◆ **ACTION ITEM**:
Any picture among the records should be left out, please; retype the rest exactly.

(Collected data)
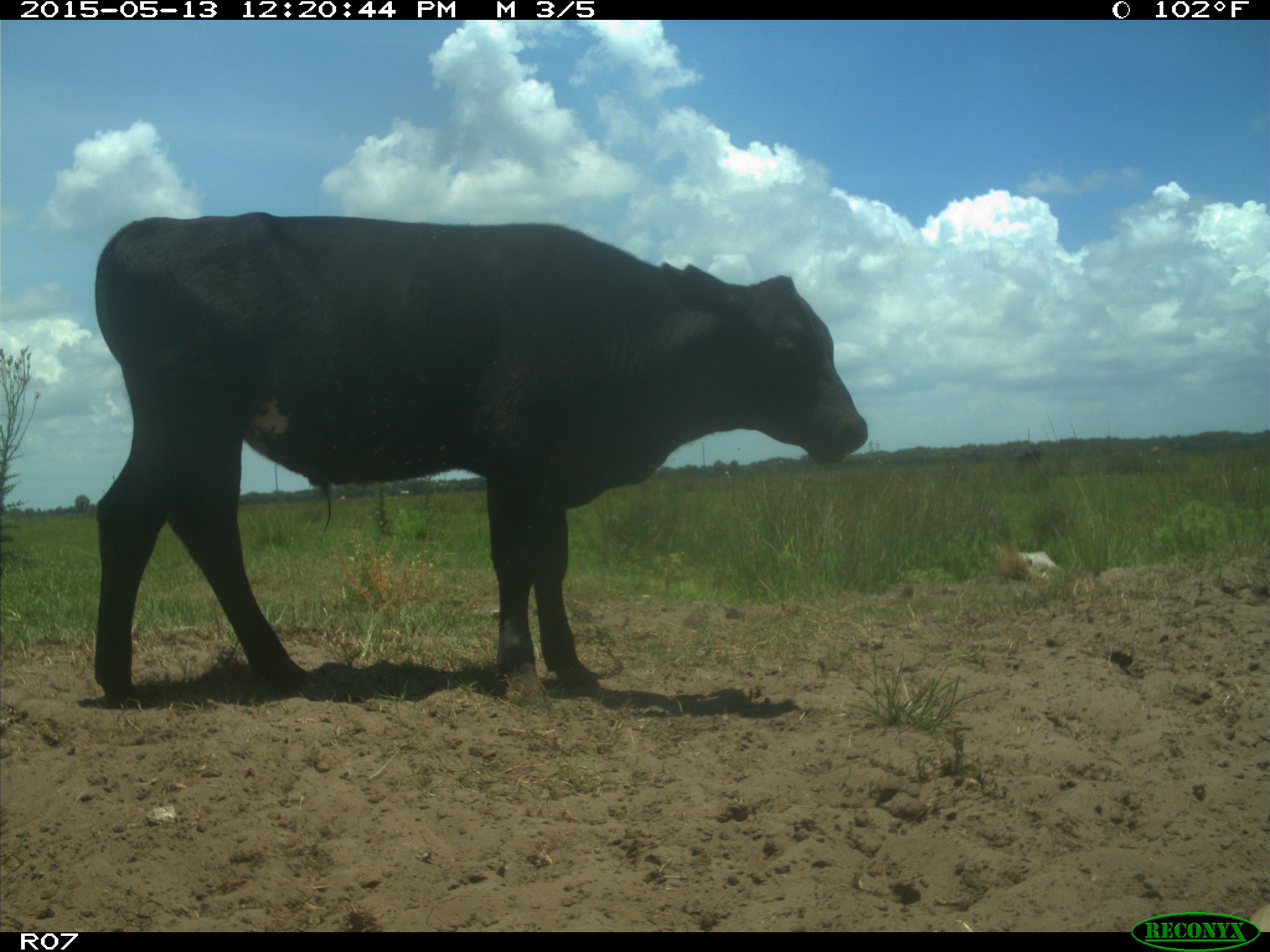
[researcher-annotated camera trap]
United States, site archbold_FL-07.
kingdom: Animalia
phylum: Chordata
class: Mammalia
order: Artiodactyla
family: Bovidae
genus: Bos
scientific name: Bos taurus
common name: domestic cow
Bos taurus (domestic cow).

◆ **FINISHED EXERCISE**:
[researcher-annotated camera trap]
United States, site archbold_FL-07.
kingdom: Animalia
phylum: Chordata
class: Mammalia
order: Artiodactyla
family: Bovidae
genus: Bos
scientific name: Bos taurus
common name: domestic cow
Bos taurus (domestic cow).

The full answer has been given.